The following quotes speak for themselves.
Saudi Ambassador to Britain: I'm Pro Suicide Bombing
In an extensive interview with Ghazi Al-Qusaibi on 9 July 2002 and published in the Saudi-owned London Arabic Daily Al-Sharq Al-Awsat, the Saudi ambassador to Britain compared IDF actions to those of Nazi Germany and justified suicide attacks. The interview was conducted following a poem the ambassador wrote praising a female suicide bomber, which sparked media reaction in Britain. Regarding this issue, Al-Qusaibi said the following:
"A man who defends his homeland and dies doing so is a martyr, and in no case may we consider him a terrorist." Al-Qusaibi added: "According to the Islamic view, no one can make the forbidden permissible or the permissible forbidden. [In Islam] punishments have been set, and no matter what we say, the West will see them as barbaric and primitive. According to the Western view, flogging is illogical and execution is unacceptable, as is amputating hands and stoning. These are things that in Muslim eyes are at the core of the Islamic faith."

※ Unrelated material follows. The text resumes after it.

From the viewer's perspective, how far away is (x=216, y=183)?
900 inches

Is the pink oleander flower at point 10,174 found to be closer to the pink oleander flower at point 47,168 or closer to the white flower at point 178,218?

- Gil Eyal, "Saudi Ambassador to Britain: I'm Pro Suicide Bombing," Pravda, July 11, 2002.
Saudi Bombing Blamed on al Qaeda
The deadly suicide bombing of a housing complex in the capital of Saudi Arabia appears to be the work of an al Qaeda terrorist cell intent on rattling the Saudi government, U.S. and Saudi authorities said yesterday.
As the death toll from the Saturday night attack rose to 17, including five children, investigators pointed to similarities to three May 12 bombings in Riyadh and to warnings gathered from intelligence sources and al Qaeda Web sites.
"I feel personally quite sure because this attack bears their hallmark," said Deputy Secretary of State Richard L. Armitage, who arrived in the Saudi capital and met with Crown Prince Abdullah. "My view is these al Qaeda terrorists . . . would prefer to have many such events."
- Peter Slevin, "Saudi Bombing Blamed on al Qaeda," Washington Post, November 10, 2003.